#### Aangeleverde tekst ####

Mijn ervaring met zowel de mondiaal gerichte IAASTD (International Assessment of Agricultural Knowledge, Science and Technology), als het op de Afrikaanse landbouw gerichte CoS (‘Convergence of Sciences’ onderzoeksprogramma in Benin, Ghana en Mali, gefinancierd door DGIS) maakt het WRR rapport een verademing.
Nederland weigerde om met de IAASTD mee te doen. Het argument van DGIS en LNV was ‘we hoeven er niet meer over te praten, we weten het allemaal wel’. De IAASTD was een grensverleggende exercitie die uiteindelijk door bijna zestig landen, waaronder China, India, Brazilië, Duitsland, Frankrijk, Engeland, Zweden, Rusland en vele ontwikkelingslanden, in April 2008 in Johannesburg werd ondertekend. Canada, Australië en de VS (nog onder Bush) waren wel aanwezig, maar tekenden niet, omdat ze het een bedreiging vonden voor hun bedrijven en de vrijhandel.

#### Aangeleverde items ####

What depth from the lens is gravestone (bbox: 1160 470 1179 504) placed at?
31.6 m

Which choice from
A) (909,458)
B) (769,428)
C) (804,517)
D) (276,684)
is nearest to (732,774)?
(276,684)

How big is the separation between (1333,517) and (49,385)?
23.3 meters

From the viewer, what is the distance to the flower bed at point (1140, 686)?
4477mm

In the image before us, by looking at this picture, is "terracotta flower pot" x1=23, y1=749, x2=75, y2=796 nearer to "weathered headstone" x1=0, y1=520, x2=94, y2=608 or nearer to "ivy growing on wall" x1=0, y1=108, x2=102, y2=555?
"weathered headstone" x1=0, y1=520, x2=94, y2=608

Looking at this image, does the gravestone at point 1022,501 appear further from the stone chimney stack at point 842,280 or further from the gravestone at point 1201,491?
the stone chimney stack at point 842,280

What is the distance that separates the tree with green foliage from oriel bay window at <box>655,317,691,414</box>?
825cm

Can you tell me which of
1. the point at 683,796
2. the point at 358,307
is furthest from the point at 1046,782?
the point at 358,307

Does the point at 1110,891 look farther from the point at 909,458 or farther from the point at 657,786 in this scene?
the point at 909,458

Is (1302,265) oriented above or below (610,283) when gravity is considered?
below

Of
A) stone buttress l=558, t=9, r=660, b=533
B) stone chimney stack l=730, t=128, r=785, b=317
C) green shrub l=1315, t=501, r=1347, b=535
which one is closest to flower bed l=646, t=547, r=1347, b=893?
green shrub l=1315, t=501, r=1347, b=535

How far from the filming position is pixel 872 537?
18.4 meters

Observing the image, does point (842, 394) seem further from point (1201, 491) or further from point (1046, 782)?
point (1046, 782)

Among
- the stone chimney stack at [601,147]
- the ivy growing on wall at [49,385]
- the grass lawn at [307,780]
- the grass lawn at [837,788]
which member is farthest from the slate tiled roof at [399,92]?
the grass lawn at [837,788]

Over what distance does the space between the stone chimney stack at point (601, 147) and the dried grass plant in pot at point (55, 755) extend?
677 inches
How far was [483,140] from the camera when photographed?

####

[Te ondernemen stappen]
#1 Welke landen waren volgens de tekst over de IAASTD wel aanwezig maar tekenden niet?
#2 Schrijf uit de tekst over de IAASTD letterlijk over wat begint met "Mijn ervaring met" en doorloopt tot en met "rapport een verademing.".
De items hebben niets met de tekst te maken.

[Uitwerking opdrachten]
#1 Canada, Australië en de VS.

#2
Mijn ervaring met zowel de mondiaal gerichte IAASTD (International Assessment of Agricultural Knowledge, Science and Technology), als het op de Afrikaanse landbouw gerichte CoS (‘Convergence of Sciences’ onderzoeksprogramma in Benin, Ghana en Mali, gefinancierd door DGIS) maakt het WRR rapport een verademing.